● SELECTED EXCERPT:
※
Recent trends for Peruvian food and more specifically cerviche has pushed raw firmly into the 'trendy' box, and classic carpaccios and tartars have surged in popularity. But how do restaurants that have long been established keep up?
Over the past few years we have seen a huge increase in the number of raw dishes on menus here in the UK. From tartars to cerviches it would seem that British sensibilities when it comes to food have changed somewhat as it wasn't all that long ago when noses would have been turned up at the idea of eating uncooked beef or fish.
More common on our tables were grey, rubbery steaks and sad, dull vegetables that had been boiled to death. No wonder our food had such a bad reputation.
More recently, though, the UK has started to push forward and things that were once seen as highly bizarre are now commonplace. Nowhere is this more prominent than with raw food. A few decades ago only the most adventurous diner would eat raw scallops, langoustine or lamb but with the rise in popularity of sushi, raw food started to gain popularity not only for its clean taste but its healthy nature too.
Recent trends for Peruvian food and more specifically cerviche has pushed raw firmly into the 'trendy' box. Classic carpaccios and tartars have surged in popularity and are now being mixed with exciting new flavours and ingredients to meet with customers' increasingly adventurous demands.
But how do restaurants that have long been established keep up? With raw bars popping up everywhere from taverns and pubs (Newman Street Tavern being a great example) to grill houses many have decided to combine their traditional flavours and recipes with new techniques to create dishes that appeal not only to their regulars but to new customers keen to try something different.
Christopher's in Covent Garden is one such place. Well known for its traditional American grill menu, with surf 'n turf lobster and steak being one of its classic dishes, it has also had a classic carpaccio on its menu since it started in 1991. Now, though, they have decided to expand their offering and have added a raw bar to their newly redeveloped premises. Spear's spoke to Christopher's head chef, Francis, about their new venture.
'There's definitely been an increase in the demand for all things raw. People are aware of the high quality of fresh ingredients available to chefs and can now be confident that raw fish and meat are prepared in the safest way possible in top restaurants. London has definitely seen an increase in the diner who is health conscious, more experimental and wants to discover new flavours and cuisines.
※
● ENTRIES SUPPLIED:
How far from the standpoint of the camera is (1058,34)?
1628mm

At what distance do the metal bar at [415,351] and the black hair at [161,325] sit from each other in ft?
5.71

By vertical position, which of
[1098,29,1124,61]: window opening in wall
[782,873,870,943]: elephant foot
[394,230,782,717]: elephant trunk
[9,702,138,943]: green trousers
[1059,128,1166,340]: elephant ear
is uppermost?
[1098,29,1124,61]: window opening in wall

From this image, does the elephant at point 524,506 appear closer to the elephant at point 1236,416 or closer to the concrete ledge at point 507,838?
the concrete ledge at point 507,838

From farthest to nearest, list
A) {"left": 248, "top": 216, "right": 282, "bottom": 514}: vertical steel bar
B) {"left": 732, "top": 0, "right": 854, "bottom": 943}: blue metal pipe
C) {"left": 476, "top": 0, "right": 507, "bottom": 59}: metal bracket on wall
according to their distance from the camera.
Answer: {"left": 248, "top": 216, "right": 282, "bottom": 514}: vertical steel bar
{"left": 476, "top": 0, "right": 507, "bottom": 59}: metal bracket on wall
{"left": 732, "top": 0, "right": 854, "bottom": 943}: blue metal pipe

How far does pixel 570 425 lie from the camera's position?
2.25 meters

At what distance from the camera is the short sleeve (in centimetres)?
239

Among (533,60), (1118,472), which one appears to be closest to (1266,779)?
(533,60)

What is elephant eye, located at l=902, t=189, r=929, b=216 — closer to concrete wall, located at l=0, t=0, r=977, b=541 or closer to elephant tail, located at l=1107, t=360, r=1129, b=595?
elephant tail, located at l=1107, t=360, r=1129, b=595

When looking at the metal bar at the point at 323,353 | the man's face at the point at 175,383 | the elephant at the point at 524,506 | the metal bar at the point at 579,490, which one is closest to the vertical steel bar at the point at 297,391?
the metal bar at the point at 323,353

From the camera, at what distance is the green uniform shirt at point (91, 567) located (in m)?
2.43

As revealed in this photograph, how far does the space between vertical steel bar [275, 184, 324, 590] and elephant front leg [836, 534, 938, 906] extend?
※
● EXERCISE AIM: Decide whether each statement agrees with the raw-food article, answering yes or no and quoting the article's deciding words: (a) Christopher's has served a classic carpaccio since it opened in 1991; (b) Newman Street Tavern is given as an example of a grill house; (c) with the rise of sushi, raw food gained popularity only for its clean taste. The data has no role in this exercise.

● WORKED SOLUTION:
(a) Yes: "it has also had a classic carpaccio on its menu since it started in 1991"
(b) No: "taverns and pubs (Newman Street Tavern being a great example)"
(c) No: "not only for its clean taste but its healthy nature too"